What you need to do
Write out the listing below from the line containing "United States, site archbold_FL-31." to its last line, unaltered, ends included.

Supplied material
|---|

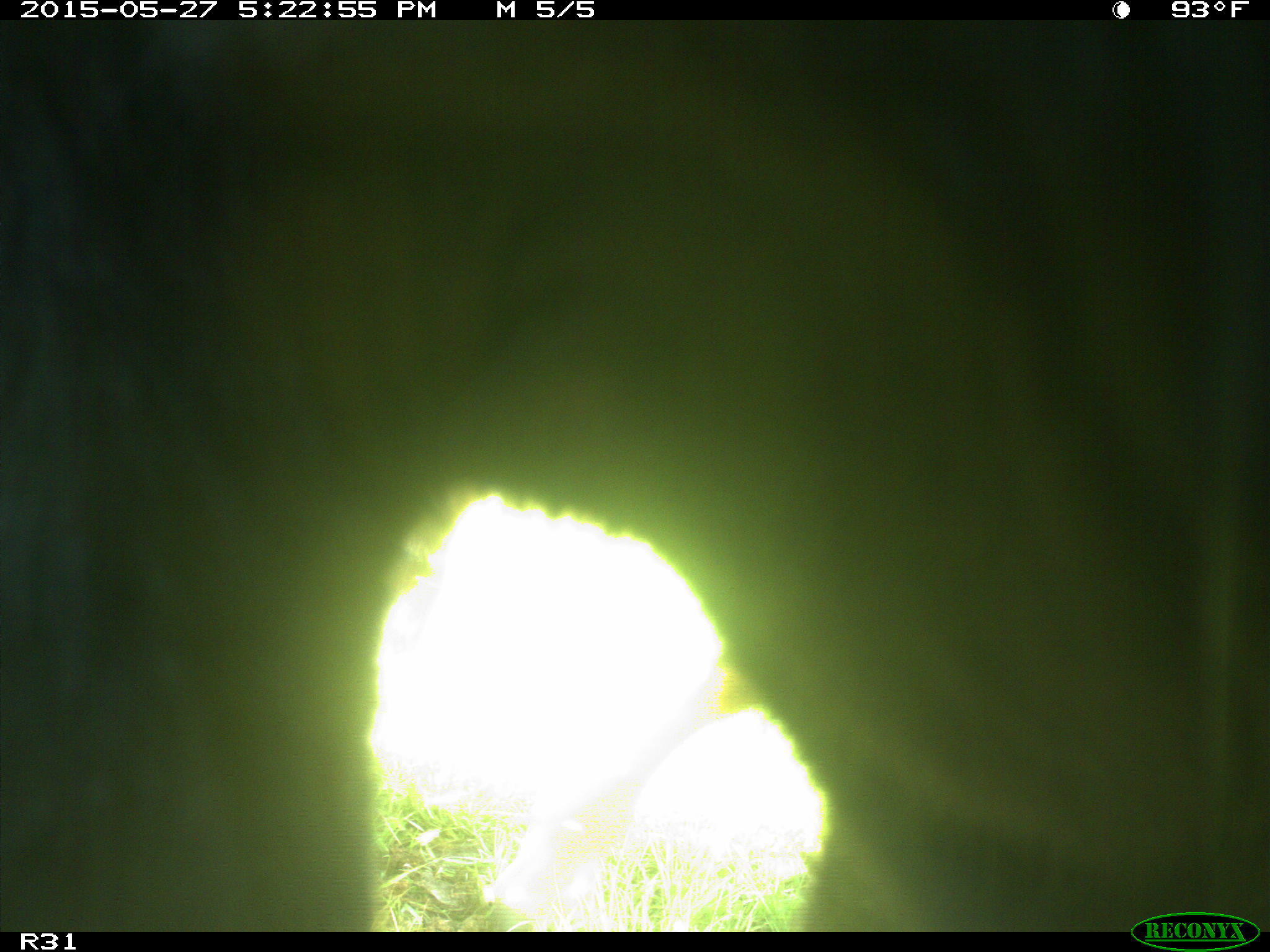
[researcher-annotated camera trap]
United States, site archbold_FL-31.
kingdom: Animalia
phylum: Chordata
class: Mammalia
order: Artiodactyla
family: Bovidae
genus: Bos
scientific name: Bos taurus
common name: domestic cow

|---|

Response box
United States, site archbold_FL-31.
kingdom: Animalia
phylum: Chordata
class: Mammalia
order: Artiodactyla
family: Bovidae
genus: Bos
scientific name: Bos taurus
common name: domestic cow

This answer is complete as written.